Hello, a new member to the group.

Hi, I just thought I’d introduce myself - have found reading the posts very helpful. For some reason I was looking in a mirror and saw a dent in my right breast, then felt a lump. Went into complete denial for 2 weeks then went to the GP who thought it was a cyst but wanted to be on the safe side. Was rushed through a breast clinic appointment and had a nightmare day having 3 biopsies, mammogram etc and the dawning realisation that it wasn’t a cyst. Got my diagnosis last Thursday. They couldn’t specify a name for the cancer but it is grade 2 and currently smallish. My worry is that I have to wait til August to have the operation…is it normal to wait so long? Everything up til now has happened so quickly it feels hard to wait.
Maggie.

Hi Maggie

Firstly, I would like to welcome you to the Forums. I am sure you will receive lots of helpful advice and support from our users.

You may be interested to read Breast Cancer Care’s publication Resources Pack which can be ordered on line, it is filled with information to help you better understand your diagnosis, test results and the various treatments available.

Here is the link:

breastcancercare.org.uk//content.php?page_id=7514

I do hope you find this useful.

Kind regards

Louise
Facilitator

Hi Maggie,
Yes waiting is the worst time, once you start treatment at least you can think that you are doing something. In the area that I have my treatment it is a two week wait from gp to tests and from tests to surgery. I know that this differs enormously depending on where you are and the type of cancer that you have. Many more ladies will write to tell you of their experiences.
I am sorry that you have to join us but know that you will receive an incredible amount of support here.
Margaret

hi Maggie, I have gone 12 weeks since first going to my GP, had had pain for 6-9 months before that and a lump that seemed to come and go - the waiting is HORRENDOUS. I had an MRI last week and am getting the results Tue. My surgery is scheduled for 14th July but I have been advised it may ned to be put back due to delay in getting MRI results back. I haven’tt been coping well and just wanted to say, please post on here if you’re having a bad day, there is lots of support, I wish I could meet all these lovely funnny women in real life!
Big hugs
Fiona x

Hi Maggie

So sorry you have to join us here but we all have similar experiences so can help each other normalise this very worrying time. I had my first routine mammogram in May, got a recall letter two weeks later for the following week. Then had another mammogram, ultrasound and several core biopsies and although the staff were positive at the beginning of the appointment - by the end I detected a definite shift in attitude. I waited a week for results and was dx on June 18th. Like you, I was told 4 week wait but they then found a slot in 2 weeks time. I had my surgery last week - WLE and SNB, coming home on Friday. I was just as worried as you about rapid growth in the intervening time but I have spoken to quite a few people and I now think that the cancer was probably there for a lot longer than I had thought and a few weeks is not going to make a whole lot of difference.

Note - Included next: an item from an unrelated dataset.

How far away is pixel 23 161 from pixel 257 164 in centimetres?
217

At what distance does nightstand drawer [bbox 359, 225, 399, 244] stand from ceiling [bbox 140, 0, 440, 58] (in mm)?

I am pleased, as I am sure you will be, to get through this first hurdle. I do think the waiting is the worst time - especially when you are expected to carry on as normal at work etc, although a little wait will help you to get used to the situation. It is good news that your lump is small - mine was too (although still waiting for final results). Do you know what operation you will be having? I can only advise you, as others have advised me, to take one step at a time and concentrate on keeping fit and well. Remember this is most likely just an unpleasant blip and by next year it may all be behind you.

Take care and sending you lots of positivity!

Looby

Hi Maggie
just to put your mind at rest a bit . I had a grade 2 cancer diagnosed last Aug17th , had operation 3 weeks later . My surgeon said that it wouldnt make any difference to the growth in the tumour. He coudn’t say how long I had had the tumour but it could have been several years they just coouldnt say !. I think mentally you want to get it over with and out as soon as possible so completely understand you there. Its a horrible period waiting but August isnt too far away so try not to worry too much (easier said than done I know)

Best wishes
love Cally x

I had my op about a month after diagnosis. Surgeon also said it wouldn’t make much difference. I actually chose a later date so I could tie up some loosed ends work wise (self employed). It all worked out well in the end I think.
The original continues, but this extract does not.